= Michael Crowther =

American zoological conservationist

Michael I. Crowther (born 1952) is a retired American zoological conservationist who is now Director Emeritus of the Indianapolis Zoological Society. He was appointed president and chief executive officer of the Indianapolis Zoo in 2002 and retired in January, 2020. He was previously president and chief executive officer of the New Jersey State Aquarium.
Crowther is known as creator of the Indianapolis Prize, an award for animal conservation. The Indianapolis Prize is widely regarded as the world's leading award in the field of animal conservation. The Michael I. Crowther Conservation Forum is a part of the biennial Indianapolis Prize programming and features a moderated discussion with both the most recent Indianapolis Prize winner and the winner of the Indianapolis Prize Emerging Conservationist Award.https://www.indianapoliszoo.com/prize/events/

In 2017, Crowther began working with officials of the International Union for the Conservation of Nature (IUCN) Species Survival Commission (SSC) to develop a new resource for adding efficiency and accountability to the SSC's Assess-Plan-Act model of conservation. Crowther's plan for a Global Center for Species Survival, bringing key full-time specialist group coordinators together to manage the SSC's projects, was signed into agreement at the SSC's Annual Leaders Meeting in Abu Dhabi on October 7, 2019, and the Center opened on the Indianapolis Zoo campus in 2021 with startup funding from the Lilly Endowment, Inc.

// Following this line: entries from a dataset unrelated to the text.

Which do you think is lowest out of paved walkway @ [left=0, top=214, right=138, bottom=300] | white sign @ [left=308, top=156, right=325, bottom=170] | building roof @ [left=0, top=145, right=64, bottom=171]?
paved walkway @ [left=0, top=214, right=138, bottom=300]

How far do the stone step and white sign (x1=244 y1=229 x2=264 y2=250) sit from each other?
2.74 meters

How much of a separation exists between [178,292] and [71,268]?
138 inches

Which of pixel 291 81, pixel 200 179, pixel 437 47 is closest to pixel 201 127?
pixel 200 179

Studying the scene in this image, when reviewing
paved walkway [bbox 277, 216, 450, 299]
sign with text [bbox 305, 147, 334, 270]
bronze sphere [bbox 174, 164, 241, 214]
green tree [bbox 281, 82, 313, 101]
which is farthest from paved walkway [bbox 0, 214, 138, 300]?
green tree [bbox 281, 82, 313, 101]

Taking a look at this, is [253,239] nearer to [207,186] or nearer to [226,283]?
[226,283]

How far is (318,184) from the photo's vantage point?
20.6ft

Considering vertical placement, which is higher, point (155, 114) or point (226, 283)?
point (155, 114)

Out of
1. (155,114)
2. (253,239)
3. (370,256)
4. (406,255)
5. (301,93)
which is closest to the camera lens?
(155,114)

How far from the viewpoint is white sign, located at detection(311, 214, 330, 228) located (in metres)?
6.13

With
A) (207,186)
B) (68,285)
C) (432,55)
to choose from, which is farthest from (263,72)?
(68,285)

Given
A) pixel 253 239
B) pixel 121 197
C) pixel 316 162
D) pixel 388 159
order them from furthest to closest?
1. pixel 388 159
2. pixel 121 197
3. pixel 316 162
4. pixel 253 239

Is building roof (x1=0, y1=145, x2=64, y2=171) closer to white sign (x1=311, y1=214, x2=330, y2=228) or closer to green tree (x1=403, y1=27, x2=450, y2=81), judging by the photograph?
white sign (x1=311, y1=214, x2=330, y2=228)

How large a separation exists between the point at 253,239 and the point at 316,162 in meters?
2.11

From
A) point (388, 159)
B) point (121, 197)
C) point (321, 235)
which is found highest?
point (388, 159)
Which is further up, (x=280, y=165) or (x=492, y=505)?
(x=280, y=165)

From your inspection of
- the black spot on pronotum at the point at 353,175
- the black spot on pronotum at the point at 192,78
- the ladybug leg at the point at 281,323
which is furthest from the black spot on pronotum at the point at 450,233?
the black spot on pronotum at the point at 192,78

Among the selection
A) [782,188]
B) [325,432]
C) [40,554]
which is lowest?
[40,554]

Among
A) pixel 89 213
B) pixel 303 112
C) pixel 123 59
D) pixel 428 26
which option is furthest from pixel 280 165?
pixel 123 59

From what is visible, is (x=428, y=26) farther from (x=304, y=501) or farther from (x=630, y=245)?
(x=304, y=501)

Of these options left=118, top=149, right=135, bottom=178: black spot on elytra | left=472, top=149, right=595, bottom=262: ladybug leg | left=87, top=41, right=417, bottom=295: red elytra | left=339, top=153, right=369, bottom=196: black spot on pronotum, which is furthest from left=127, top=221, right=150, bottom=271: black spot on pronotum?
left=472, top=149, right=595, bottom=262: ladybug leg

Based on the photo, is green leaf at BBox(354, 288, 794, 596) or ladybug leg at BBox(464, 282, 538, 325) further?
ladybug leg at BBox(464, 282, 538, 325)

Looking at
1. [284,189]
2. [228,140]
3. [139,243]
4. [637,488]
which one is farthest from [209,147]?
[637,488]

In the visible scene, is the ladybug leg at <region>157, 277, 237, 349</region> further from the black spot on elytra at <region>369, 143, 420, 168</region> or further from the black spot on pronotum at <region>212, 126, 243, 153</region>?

==Early life and education==
Crowther was born in 1952 at Bedford, England. He was educated at Bedford Modern School, and graduated from Salisbury High School in Salisbury Township, Pennsylvania and Kutztown University. Crowther emigrated to Pennsylvania with his family as a teenager.

==Career==
He was appointed president and chief executive officer of the Indianapolis Zoo in 2002. He was previously president and chief executive officer of the New Jersey State Aquarium. Crowther has served on the boards of the International Species Information System, the Dian Fossey Gorilla Fund International, and The National Elephant Center.

In 2014, Crowther was named a Distinguished Hoosier by Governor Mitch Daniels and received Indiana's Excellence in Innovation award. Crowther was named a member of the Order of the Sagamores of the Wabash, the State of Indiana's highest award, by Governor Eric Holcomb, in September, 2017.

On February 15, 2019, Crowther was named International Citizen of the Year by The International Center. Indianapolis Mayor Joe Hogsett proclaimed December 6, 2019 - the day after Crowther's retirement party - as Michael Crowther Day in Indianapolis. Additionally, the Indianapolis Zoological Society named the biennial Indianapolis Prize leadership lecture in Crowther's honor, established the Michael I. Crowther Indianapolis Prize Endowment, and arranged for a bull elephant in Tarangire National Park in Tanzania to be named "Mike."